## Text segment:
WINSTON Churchill’s oratory echoes down the ages… we will fight them on the beaches, in the hills, we shall never surrender.

But what would have really happened had the Germans invaded mainland Britain in the summer of 1940? The most likely scenario would have been some resistance but otherwise it would most likely have been collaboration on a massive scale.

Writer Giuliano Crispini more than hints at this unpalatable reality in his study of how a Channel Islands community first becomes cowed and then compliant in the face of overwhelming oppression by an occupying force.

Skilfully portraying the bleakness and initial hopelessness of the situation, he also confronts us with the awful truth that most of us – if faced with impossible choices – could not put hands on hearts and promise to stay true to ideals, let alone personal relationships.

It is late spring in that fateful year. Guernsey has been softened up by the Luftwaffe and now the jack-booted Wehrmacht has arrived to impose endless rules, regulations and a myriad of petty tyrannies.

General Rolf Bernberg arrives unannounced at the home of a woman called Lotty, who has just lost her father during a German air raid. Her boyfriend Ben plans to hide to escape deportation to the Reich.

However, Bernberg is no strutting, bullying Nazi. And it is perhaps because there is the merest modicum of humanity in his soul that Lotty, played with intense emotion by Olivia Hallinan, eventually succumbs.

Hostility turns to hospitality… and that in turn leads to other things. Ms Hallinan’s dramatic, butterfly mood changes perfectly convey the inherent awfulness of their different predicaments.

Relentlessly, and much like a military operation, the general wears down and finally breaches his host’s defences. Here we have a stunning piece of character acting, Mark Letheren’s ‘German officer just obeying orders’ giving us real insight into what it feels like to be snared by the twin traps of love and duty.

Meanwhile, Adam Gillen’s poignant take on Ben provides some idea of what it must have felt like for the young men of Guernsey as they had to stand by and see their island paradise become a prison.

But above all, Lotty’s War serves as a reminder to the audience that when the chips are down, none of us really knows how we would react. It is a remarkable piece of theatre and will soon deservedly be moving to London’s West End.

It runs until Saturday (September 20).

## Things to do:
1/ According to the review, why does Lotty eventually succumb to General Bernberg? Answer in one to three sentences.
2/ Update the passage of the review starting with "Hostility turns to" and going on through "become a prison.", changing "poignant" to "moving".

Dataset records:
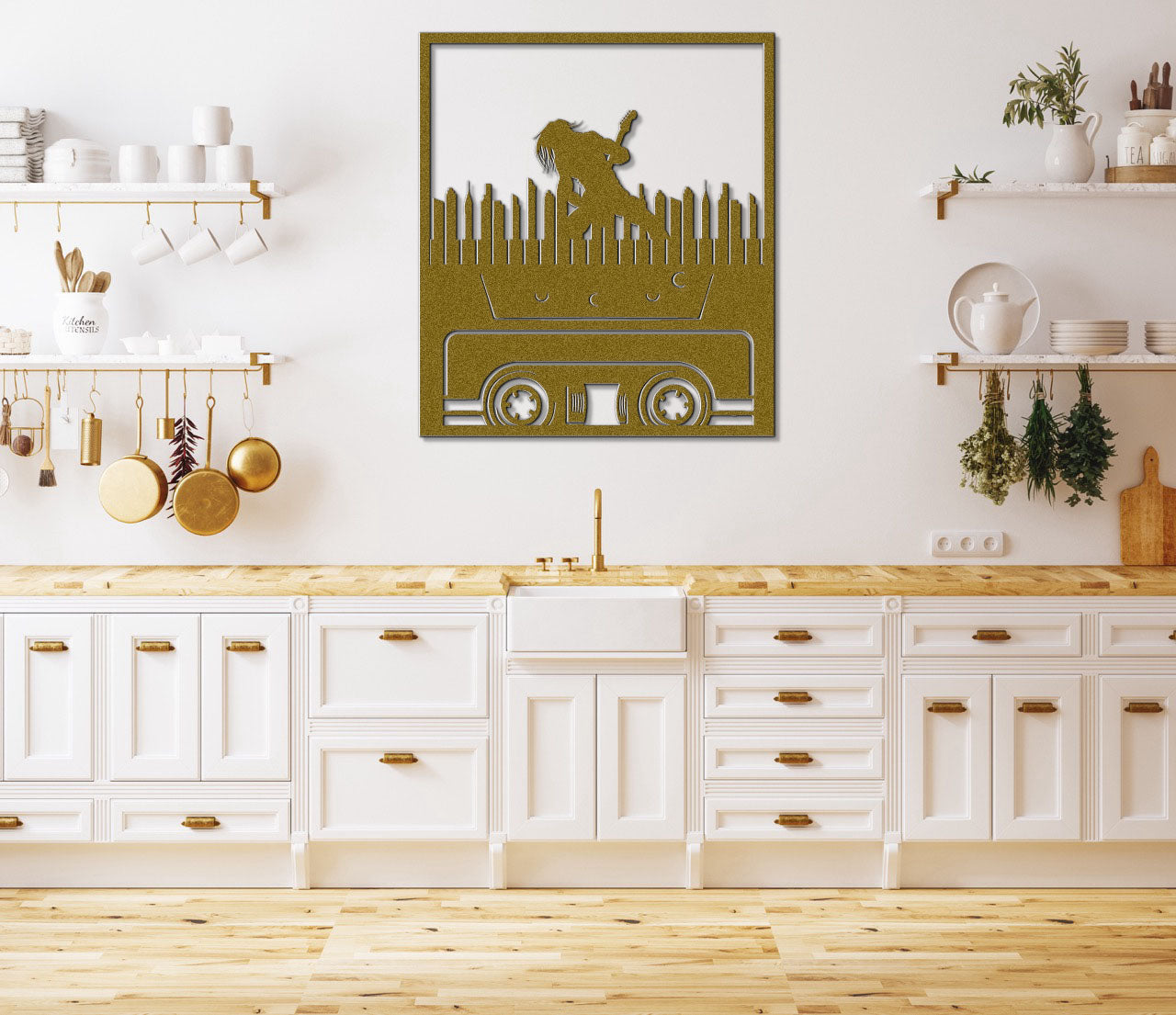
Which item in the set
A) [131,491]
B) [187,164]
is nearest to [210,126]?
[187,164]

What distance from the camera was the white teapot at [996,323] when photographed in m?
3.40

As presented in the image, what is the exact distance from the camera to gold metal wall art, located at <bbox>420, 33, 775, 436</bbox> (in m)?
3.57

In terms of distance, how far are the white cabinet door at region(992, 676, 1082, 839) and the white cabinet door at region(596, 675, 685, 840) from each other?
0.84 m

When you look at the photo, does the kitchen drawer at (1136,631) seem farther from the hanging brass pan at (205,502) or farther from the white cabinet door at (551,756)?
the hanging brass pan at (205,502)

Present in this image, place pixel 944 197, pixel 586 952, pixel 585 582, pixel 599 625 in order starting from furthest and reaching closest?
pixel 944 197, pixel 585 582, pixel 599 625, pixel 586 952

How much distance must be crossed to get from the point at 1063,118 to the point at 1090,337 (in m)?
0.63

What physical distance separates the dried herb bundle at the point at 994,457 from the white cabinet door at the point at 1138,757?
0.63 meters

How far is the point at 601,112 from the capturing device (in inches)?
140

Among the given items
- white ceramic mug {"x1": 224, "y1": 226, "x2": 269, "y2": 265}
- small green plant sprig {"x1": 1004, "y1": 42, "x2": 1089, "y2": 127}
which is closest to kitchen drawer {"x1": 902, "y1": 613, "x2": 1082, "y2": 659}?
small green plant sprig {"x1": 1004, "y1": 42, "x2": 1089, "y2": 127}

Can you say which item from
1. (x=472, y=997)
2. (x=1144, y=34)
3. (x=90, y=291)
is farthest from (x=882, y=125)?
(x=472, y=997)

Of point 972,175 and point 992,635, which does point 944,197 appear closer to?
point 972,175

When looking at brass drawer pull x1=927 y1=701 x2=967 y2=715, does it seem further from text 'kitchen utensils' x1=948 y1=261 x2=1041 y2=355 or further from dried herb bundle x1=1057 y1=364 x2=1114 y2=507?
text 'kitchen utensils' x1=948 y1=261 x2=1041 y2=355

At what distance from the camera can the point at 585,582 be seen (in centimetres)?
332

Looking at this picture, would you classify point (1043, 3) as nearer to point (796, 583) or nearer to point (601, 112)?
point (601, 112)
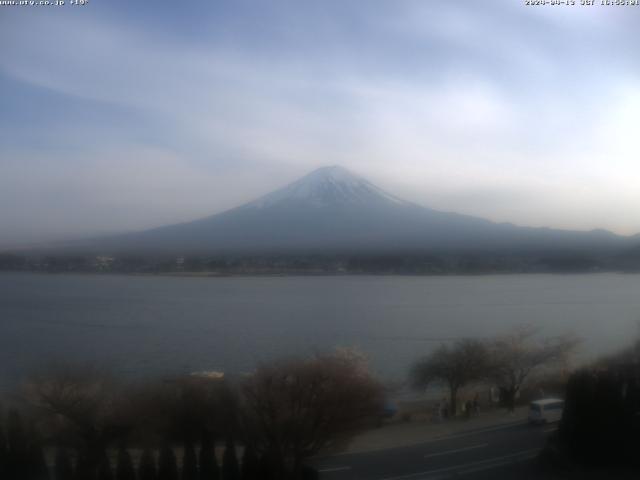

## Per-task answers:
1/ The review suggests that Lotty eventually succumbs perhaps because Bernberg is no strutting, bullying Nazi. There is the merest modicum of humanity in his soul.

2/
Hostility turns to hospitality… and that in turn leads to other things. Ms Hallinan’s dramatic, butterfly mood changes perfectly convey the inherent awfulness of their different predicaments.

Relentlessly, and much like a military operation, the general wears down and finally breaches his host’s defences. Here we have a stunning piece of character acting, Mark Letheren’s ‘German officer just obeying orders’ giving us real insight into what it feels like to be snared by the twin traps of love and duty.

Meanwhile, Adam Gillen’s moving take on Ben provides some idea of what it must have felt like for the young men of Guernsey as they had to stand by and see their island paradise become a prison.